++++ Provided records

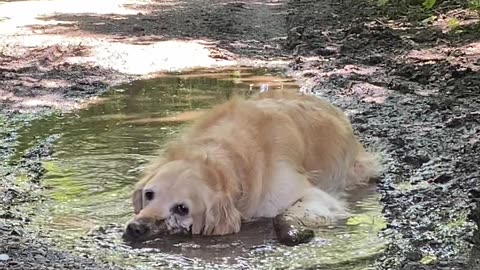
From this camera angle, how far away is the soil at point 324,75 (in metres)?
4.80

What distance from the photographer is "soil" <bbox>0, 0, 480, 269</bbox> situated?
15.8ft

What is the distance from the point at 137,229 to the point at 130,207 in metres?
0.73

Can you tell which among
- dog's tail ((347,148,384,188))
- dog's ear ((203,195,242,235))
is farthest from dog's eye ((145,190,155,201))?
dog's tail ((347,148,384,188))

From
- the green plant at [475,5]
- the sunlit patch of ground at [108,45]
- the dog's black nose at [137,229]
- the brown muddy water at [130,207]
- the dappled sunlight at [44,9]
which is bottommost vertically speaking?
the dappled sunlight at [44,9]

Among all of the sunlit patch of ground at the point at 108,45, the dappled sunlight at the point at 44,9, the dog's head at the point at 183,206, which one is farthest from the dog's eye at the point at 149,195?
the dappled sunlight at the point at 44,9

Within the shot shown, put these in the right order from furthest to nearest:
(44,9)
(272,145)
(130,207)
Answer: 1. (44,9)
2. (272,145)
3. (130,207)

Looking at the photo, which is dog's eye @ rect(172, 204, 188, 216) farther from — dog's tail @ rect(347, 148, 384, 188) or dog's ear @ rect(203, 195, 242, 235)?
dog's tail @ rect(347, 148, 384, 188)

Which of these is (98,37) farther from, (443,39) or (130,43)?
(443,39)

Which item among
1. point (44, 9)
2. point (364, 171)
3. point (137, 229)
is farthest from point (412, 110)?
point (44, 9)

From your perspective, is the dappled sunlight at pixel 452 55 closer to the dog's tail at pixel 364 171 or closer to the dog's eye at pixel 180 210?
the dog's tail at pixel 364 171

++++++++

## [Prompt]
Print every line above word for word, leaving out the picture.

## [Output of the task]
From this camera angle, how far away is the soil at point 324,75 (in metres)?
4.80

What distance from the photographer is "soil" <bbox>0, 0, 480, 269</bbox> situated?
15.8ft

What is the distance from the point at 137,229 to the point at 130,207 in metres?
0.73

Can you tell which among
- dog's tail ((347,148,384,188))
- dog's ear ((203,195,242,235))
is farthest from dog's eye ((145,190,155,201))?
dog's tail ((347,148,384,188))

From
- the green plant at [475,5]
- the sunlit patch of ground at [108,45]
- the dog's black nose at [137,229]
- the brown muddy water at [130,207]
- the dappled sunlight at [44,9]
which is bottommost vertically speaking?
the dappled sunlight at [44,9]

Among all of the sunlit patch of ground at the point at 108,45, the dappled sunlight at the point at 44,9, the dog's head at the point at 183,206, which one is farthest from the dog's eye at the point at 149,195?
the dappled sunlight at the point at 44,9

Within the shot shown, put these in the right order from furthest to nearest:
(44,9)
(272,145)
(130,207)
Answer: 1. (44,9)
2. (272,145)
3. (130,207)

Looking at the photo, which is dog's eye @ rect(172, 204, 188, 216) farther from — dog's tail @ rect(347, 148, 384, 188) or dog's ear @ rect(203, 195, 242, 235)?
dog's tail @ rect(347, 148, 384, 188)

Which of these is (98,37) farther from, (443,39) or (130,43)?
(443,39)

Which item among
1. point (44, 9)
2. point (364, 171)
3. point (137, 229)
is farthest from point (412, 110)?
point (44, 9)

From your perspective, is the dappled sunlight at pixel 452 55 closer to the dog's tail at pixel 364 171 or closer to the dog's eye at pixel 180 210?
the dog's tail at pixel 364 171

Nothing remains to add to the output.